SHORT EXERCISE>
Can you reproduce all of the records below word for word, leaving the pictures out?

DATA ENTRIES>
•••

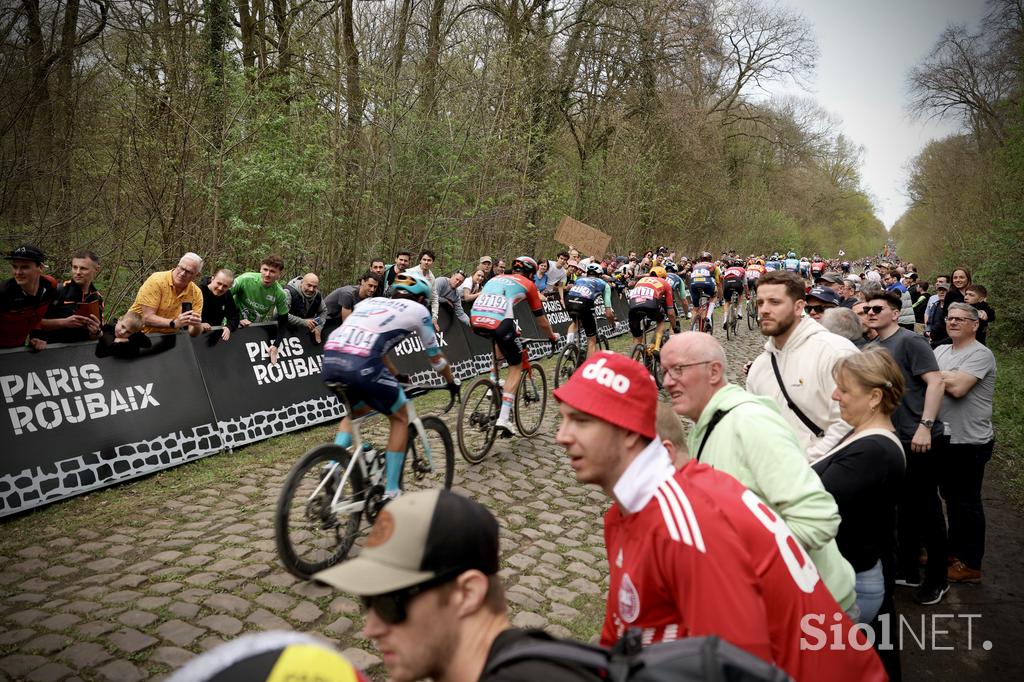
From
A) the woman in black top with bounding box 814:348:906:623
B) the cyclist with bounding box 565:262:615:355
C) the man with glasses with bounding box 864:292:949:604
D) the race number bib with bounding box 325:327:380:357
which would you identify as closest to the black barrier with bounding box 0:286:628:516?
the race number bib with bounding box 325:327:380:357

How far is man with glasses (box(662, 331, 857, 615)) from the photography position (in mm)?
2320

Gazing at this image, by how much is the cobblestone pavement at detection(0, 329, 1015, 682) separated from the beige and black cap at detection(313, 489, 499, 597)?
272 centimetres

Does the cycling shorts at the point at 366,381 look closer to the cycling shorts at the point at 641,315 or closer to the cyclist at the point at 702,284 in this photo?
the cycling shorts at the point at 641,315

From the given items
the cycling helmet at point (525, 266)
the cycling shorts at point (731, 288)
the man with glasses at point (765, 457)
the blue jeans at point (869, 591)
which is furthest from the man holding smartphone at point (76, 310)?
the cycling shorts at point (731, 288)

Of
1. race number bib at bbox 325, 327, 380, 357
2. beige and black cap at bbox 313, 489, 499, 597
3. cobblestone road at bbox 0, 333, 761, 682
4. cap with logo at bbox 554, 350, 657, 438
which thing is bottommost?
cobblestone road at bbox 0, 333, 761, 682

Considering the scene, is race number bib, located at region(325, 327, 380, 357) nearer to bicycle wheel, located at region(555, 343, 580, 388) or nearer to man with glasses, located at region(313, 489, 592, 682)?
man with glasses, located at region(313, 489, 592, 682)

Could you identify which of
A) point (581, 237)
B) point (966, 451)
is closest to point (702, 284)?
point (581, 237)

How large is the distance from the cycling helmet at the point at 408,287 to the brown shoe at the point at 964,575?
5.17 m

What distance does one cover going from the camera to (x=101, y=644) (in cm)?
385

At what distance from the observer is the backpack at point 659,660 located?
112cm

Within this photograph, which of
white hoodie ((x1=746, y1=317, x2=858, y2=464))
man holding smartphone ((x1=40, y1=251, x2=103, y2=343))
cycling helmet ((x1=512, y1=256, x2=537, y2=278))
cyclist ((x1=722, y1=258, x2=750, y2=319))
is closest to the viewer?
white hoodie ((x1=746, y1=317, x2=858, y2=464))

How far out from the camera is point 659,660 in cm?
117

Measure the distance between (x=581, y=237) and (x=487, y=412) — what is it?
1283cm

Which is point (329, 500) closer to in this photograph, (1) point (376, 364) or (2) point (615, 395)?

•••

FINISHED TASK>
From
A) the woman in black top with bounding box 814:348:906:623
B) the cyclist with bounding box 565:262:615:355
C) the man with glasses with bounding box 864:292:949:604
D) the race number bib with bounding box 325:327:380:357
which would you identify as closest to the black barrier with bounding box 0:286:628:516?
the race number bib with bounding box 325:327:380:357

How far is man with glasses (box(662, 331, 857, 615)) from the photography position (in mm)?
2320

Gazing at this image, by how much is the cobblestone pavement at detection(0, 329, 1015, 682) separated from the beige and black cap at detection(313, 489, 499, 597)?
272 centimetres

Does the cycling shorts at the point at 366,381 look closer to the cycling shorts at the point at 641,315 or closer to the cyclist at the point at 702,284 in this photo?
the cycling shorts at the point at 641,315

From the given items
the cycling helmet at point (525, 266)
the cycling shorts at point (731, 288)
the man with glasses at point (765, 457)
the blue jeans at point (869, 591)
which is furthest from the man holding smartphone at point (76, 310)?
the cycling shorts at point (731, 288)

Of
1. race number bib at bbox 325, 327, 380, 357
2. beige and black cap at bbox 313, 489, 499, 597
3. cobblestone road at bbox 0, 333, 761, 682
4. cap with logo at bbox 554, 350, 657, 438
which thing is bottommost?
cobblestone road at bbox 0, 333, 761, 682

Considering the scene, is race number bib, located at region(325, 327, 380, 357) nearer to bicycle wheel, located at region(555, 343, 580, 388) or nearer to man with glasses, located at region(313, 489, 592, 682)?
man with glasses, located at region(313, 489, 592, 682)

Could you identify which of
A) point (581, 237)
B) point (966, 451)
is closest to point (702, 284)?
point (581, 237)

How large is the distance from the cycling helmet at the point at 408,287 to the brown shoe at the point at 964,575?
5.17 m

What distance does one cover going from the camera to (x=101, y=644) (in cm)?
385

At what distance from the observer is the backpack at point 659,660 located?
112cm

Within this photograph, which of
white hoodie ((x1=746, y1=317, x2=858, y2=464))
man holding smartphone ((x1=40, y1=251, x2=103, y2=343))
cycling helmet ((x1=512, y1=256, x2=537, y2=278))
cyclist ((x1=722, y1=258, x2=750, y2=319))
is closest to the viewer?
white hoodie ((x1=746, y1=317, x2=858, y2=464))

How far out from the camera is point 659,660 in cm?
117

Measure the distance between (x=581, y=237) and (x=487, y=412) — what is it?
1283cm

Which is point (329, 500) closer to in this photograph, (1) point (376, 364) or (2) point (615, 395)?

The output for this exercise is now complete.